Virginia Beach family travels across the country to bring awareness to veteran suicide

Virginia Beach

VIRGINIA BEACH, Va. (WAVY) – Statistics show that every day, at least 22 veterans die by suicide.

On Jan. 19, a Virginia Beach woman’s husband became one of the 22 — but she is on a mission to not only help her family heal but prevent this type of pain for other families.

Tanya McNabb knows doing one push-up isn’t going to save a life, but she hopes doing the push-ups while sharing information about veteran suicide rates and prevention resources will. 

McNabb posted her first “22 push-ups each day for veterans” video this month, and the first name she recognized is her husband, Mark.

“He was the strongest person I knew and I thought I could help him and I tried, I tried to save him,” she explained.

On Jan. 19, after a long battle with PTSD and depression, Mark took his life.

Since then, she has started the 22 push-ups a day challenge with her children.

“He was an amazing dad and absolutely loved his children and he was the love of my life,” she said.

Tanya says his mental health after being in the military for years deteriorated.

“I ended up becoming his caregiver because it got so bad for him and unfortunately he lost his battle with his demons,” she said.

Monday marks six months and one day since his death and his 36th birthday. So, McNabb decided it was time to try and move on. The family packed up and are traveling across the country to spread his ashes and a message.

Involving her children is important to her.

“Teaching them respect with the reason we are doing this is too respect those that gave their lives for our country,” she said.
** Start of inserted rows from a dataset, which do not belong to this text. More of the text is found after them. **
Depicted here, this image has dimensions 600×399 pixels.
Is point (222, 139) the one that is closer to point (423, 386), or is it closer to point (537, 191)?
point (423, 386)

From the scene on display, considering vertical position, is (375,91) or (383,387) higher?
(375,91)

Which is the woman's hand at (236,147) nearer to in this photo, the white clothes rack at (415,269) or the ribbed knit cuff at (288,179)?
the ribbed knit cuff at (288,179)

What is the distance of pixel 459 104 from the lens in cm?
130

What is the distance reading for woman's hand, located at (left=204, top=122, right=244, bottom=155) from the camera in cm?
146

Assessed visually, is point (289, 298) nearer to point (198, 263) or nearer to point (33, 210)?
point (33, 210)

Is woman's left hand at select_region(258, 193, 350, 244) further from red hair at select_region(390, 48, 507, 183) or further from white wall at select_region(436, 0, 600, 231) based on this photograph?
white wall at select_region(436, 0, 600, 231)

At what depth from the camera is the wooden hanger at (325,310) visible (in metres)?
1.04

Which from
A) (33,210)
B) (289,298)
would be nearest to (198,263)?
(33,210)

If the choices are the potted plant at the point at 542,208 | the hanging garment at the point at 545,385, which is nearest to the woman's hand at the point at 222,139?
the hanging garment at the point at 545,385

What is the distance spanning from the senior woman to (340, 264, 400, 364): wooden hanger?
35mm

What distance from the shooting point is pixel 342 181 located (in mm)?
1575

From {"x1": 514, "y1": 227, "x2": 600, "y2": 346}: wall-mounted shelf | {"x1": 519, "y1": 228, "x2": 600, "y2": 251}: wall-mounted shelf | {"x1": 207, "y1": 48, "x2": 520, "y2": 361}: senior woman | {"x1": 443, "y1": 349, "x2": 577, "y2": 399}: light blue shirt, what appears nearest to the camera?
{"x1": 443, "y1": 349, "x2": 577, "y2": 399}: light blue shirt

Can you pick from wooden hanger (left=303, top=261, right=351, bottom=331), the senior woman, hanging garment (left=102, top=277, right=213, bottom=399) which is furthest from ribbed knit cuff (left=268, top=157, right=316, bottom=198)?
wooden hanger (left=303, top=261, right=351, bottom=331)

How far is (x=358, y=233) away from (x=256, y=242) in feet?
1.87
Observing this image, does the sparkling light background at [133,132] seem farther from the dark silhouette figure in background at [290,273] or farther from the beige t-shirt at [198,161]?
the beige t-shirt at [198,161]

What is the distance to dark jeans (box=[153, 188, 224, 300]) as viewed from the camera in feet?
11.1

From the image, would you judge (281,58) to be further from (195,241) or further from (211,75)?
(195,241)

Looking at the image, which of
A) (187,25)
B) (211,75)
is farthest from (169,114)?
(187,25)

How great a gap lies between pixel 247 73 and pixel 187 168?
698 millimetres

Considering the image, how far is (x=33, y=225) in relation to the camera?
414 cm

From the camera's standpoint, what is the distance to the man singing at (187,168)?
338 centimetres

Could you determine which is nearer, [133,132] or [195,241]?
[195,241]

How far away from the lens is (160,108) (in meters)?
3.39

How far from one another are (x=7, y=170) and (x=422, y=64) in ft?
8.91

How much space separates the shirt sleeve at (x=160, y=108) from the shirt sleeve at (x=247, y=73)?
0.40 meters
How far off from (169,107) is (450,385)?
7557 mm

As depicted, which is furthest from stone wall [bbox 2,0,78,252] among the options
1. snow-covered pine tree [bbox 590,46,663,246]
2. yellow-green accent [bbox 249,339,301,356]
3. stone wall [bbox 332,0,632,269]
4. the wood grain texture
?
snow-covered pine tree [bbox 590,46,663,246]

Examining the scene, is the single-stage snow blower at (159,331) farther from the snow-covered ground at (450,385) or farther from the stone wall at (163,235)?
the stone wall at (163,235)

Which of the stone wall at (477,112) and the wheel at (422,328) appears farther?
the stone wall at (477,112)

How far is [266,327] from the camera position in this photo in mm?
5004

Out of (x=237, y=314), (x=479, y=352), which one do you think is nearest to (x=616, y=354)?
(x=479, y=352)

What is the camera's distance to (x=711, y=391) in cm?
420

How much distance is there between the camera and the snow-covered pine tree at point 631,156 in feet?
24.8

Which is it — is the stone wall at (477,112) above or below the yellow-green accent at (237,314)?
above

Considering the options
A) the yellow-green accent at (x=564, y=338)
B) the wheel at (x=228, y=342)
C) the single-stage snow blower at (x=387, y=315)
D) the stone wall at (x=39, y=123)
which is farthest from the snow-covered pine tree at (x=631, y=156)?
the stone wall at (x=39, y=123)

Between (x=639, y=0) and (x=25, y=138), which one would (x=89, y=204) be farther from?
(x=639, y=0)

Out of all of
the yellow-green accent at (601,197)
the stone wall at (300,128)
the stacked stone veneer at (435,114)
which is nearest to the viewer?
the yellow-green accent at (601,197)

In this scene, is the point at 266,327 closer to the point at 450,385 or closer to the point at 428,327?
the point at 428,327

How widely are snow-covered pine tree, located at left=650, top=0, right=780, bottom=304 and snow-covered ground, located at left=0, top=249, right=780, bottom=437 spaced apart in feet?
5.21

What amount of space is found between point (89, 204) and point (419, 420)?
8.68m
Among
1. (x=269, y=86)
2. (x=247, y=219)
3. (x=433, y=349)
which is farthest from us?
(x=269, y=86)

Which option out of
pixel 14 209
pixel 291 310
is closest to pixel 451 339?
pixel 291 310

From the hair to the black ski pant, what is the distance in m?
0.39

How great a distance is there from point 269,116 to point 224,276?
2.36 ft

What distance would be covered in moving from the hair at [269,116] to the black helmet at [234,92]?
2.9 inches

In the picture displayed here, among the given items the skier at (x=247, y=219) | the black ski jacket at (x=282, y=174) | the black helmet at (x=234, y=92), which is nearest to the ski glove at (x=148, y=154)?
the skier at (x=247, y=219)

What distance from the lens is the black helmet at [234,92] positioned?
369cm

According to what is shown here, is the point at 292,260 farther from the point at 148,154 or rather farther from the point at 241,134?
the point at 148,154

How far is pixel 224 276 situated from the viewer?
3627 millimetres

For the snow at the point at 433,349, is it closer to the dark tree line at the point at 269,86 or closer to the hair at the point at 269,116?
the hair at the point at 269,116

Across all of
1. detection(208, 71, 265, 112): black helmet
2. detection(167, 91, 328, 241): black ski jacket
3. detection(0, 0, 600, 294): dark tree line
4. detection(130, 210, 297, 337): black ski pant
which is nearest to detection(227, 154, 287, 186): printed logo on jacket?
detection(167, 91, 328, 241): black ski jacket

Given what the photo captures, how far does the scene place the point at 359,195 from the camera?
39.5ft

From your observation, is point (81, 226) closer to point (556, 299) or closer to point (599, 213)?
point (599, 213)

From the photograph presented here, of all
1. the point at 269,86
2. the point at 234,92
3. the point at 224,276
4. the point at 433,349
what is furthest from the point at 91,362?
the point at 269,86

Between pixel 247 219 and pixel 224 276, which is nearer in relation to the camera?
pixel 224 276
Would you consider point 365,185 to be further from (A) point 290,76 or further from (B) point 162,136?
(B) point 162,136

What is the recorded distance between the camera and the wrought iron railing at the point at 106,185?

She said this has also been hard on her kids

“My daughter felt like it was her fault because she wasn’t a good enough kid, and my son, he just wants a dad. He’s so young. He doesn’t understand,” she explained, adding that even in the moments he died it would be hard.

“I just remember my first thought when they pronounced him dead that I just screamed at the top of my lungs that he is not going to be there to walk her down the aisle. That is where my mind went. Every little girl should have her daddy walk her down the aisle,” she said.

She says the push-ups are easy, but getting the message out especially during the pandemic is the hard work.

(Photo courtesy: McNabb family)

“I’m scared to death that numbers are going to go up because the isolation and not having advocates for them and I just want people to see that we love them, people love them and that if you know a veteran or you know an active duty member that is struggling just reach out,” she said.

But if it saves anyone the pain her family has felt, she says it’s worth it.

“Let them know they’re loved and not to follow through with it, ’cause I don’t want anyone else to go through what I’m going through what we had to go through it’s a nightmare,” she said

They are making their way to Hawaii where they would like to spread his ashes.

McNabb says she thanks everyone for the support and hopes their message reaches the people who need it.